Task list |
A: Reproduce word for word the passage in the excerpt about Newhouse, starting with "Newhouse, 65, was" and going on through "Oregon state line.".
B: According to the excerpt about Newhouse, the GOP chairs of which counties signed the letter calling for his resignation?
C: Translate this sentence from the excerpt about Newhouse into Spanish: "Newhouse said Monday he will remain in the seat he has held since 2015."

Six county GOP chairs from the 4th Congressional District, which covers the central portion of Washington state, issued a letter Monday calling for Newhouse to resign.
“It is impossible to defend the indefensible,″ said the letter signed by the GOP chairs of Yakima, Benton, Franklin, Grant, Adams and Douglas counties. ”An overwhelming majority of our county constituents are calling for your resignation.″
“When a representative fails to represent the people, the people must respond,″ the letter said, adding many constituents feel “betrayed” by Newhouse’s Jan. 13 vote.
Newhouse said Monday he will remain in the seat he has held since 2015.
“After days of deliberation and prayer, I made a decision to vote based on my oath to support and defend the Constitution,” Newhouse said in a press release. “Many Republicans have agreed with my vote, and many have disagreed. For those who disagree with me on this issue, I hope they will remember my lifelong support for conservative causes and values.”
“I am still a conservative Republican who holds the principles of our Constitution and the priorities of central Washington above all else, and we have a lot of work to do to keep the Biden administration accountable,” Newhouse said.
In justifying his vote, Newhouse has pointed to Trump’s role in inciting the deadly Jan. 6 attack on the U.S. Capitol and his refusal to calm the situation as a mob swarmed the building.
Newhouse, 65, was reelected with 66% of the vote in November. The conservative district has a large agricultural base and runs from Canada to the Oregon state line.

Dataset extract |
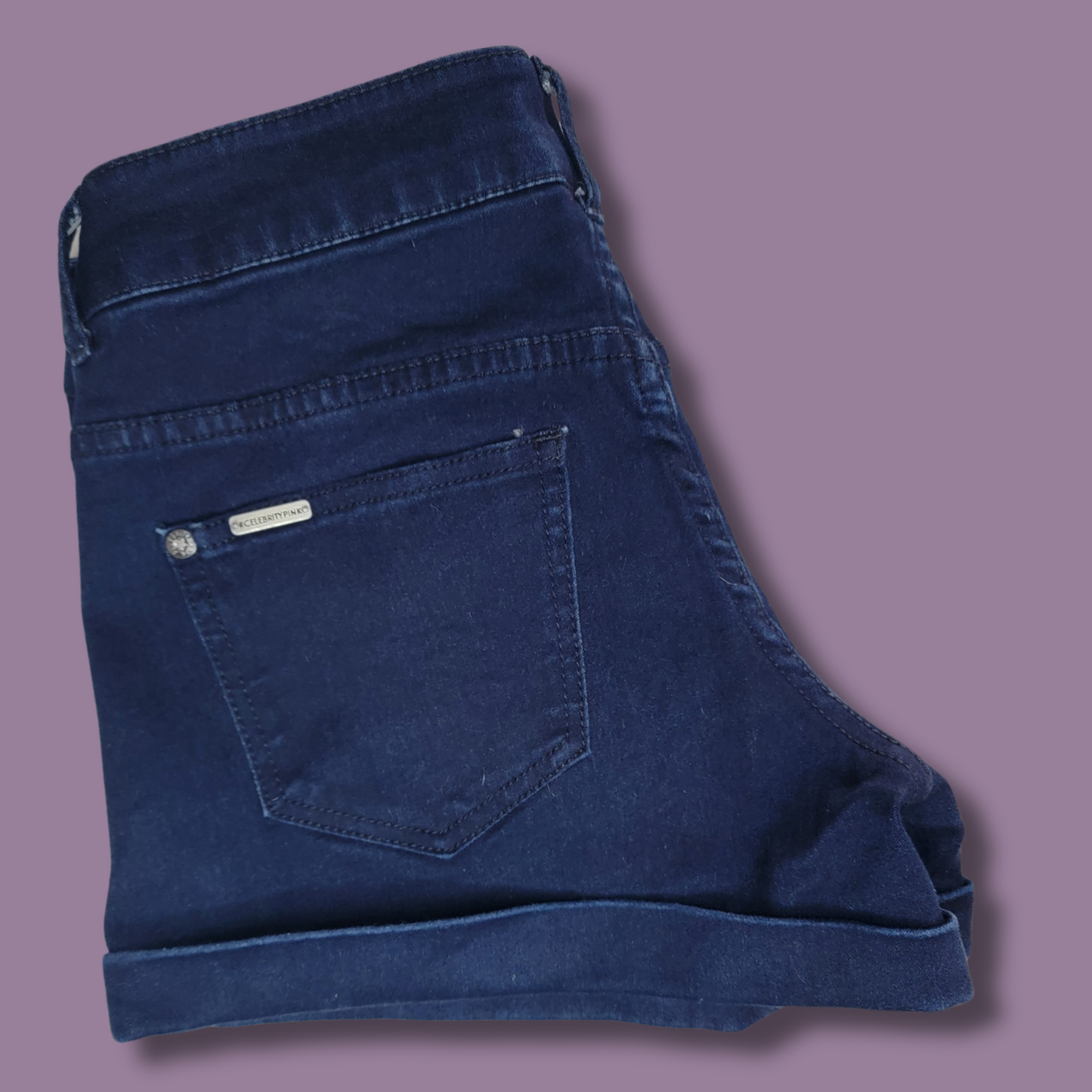 Celebrity Pink, Dark Blue Jean Shorts, Size 9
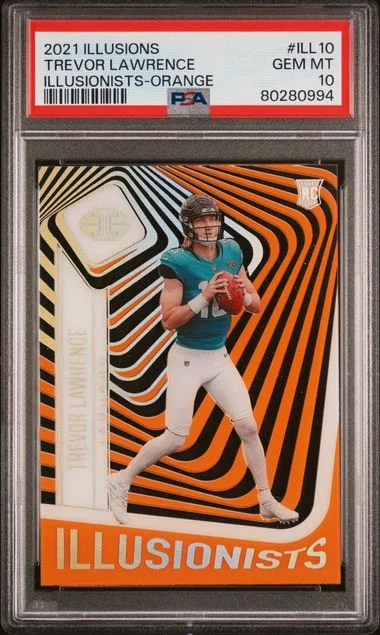 2021 Panini Illusions Trevor Lawrence Illusionists Orange #Ill10 card image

Answers in order |
A:
Newhouse, 65, was reelected with 66% of the vote in November. The conservative district has a large agricultural base and runs from Canada to the Oregon state line.

B: Yakima, Benton, Franklin, Grant, Adams and Douglas counties.

C: Newhouse dijo el lunes que permanecerá en el escaño que ocupa desde 2015.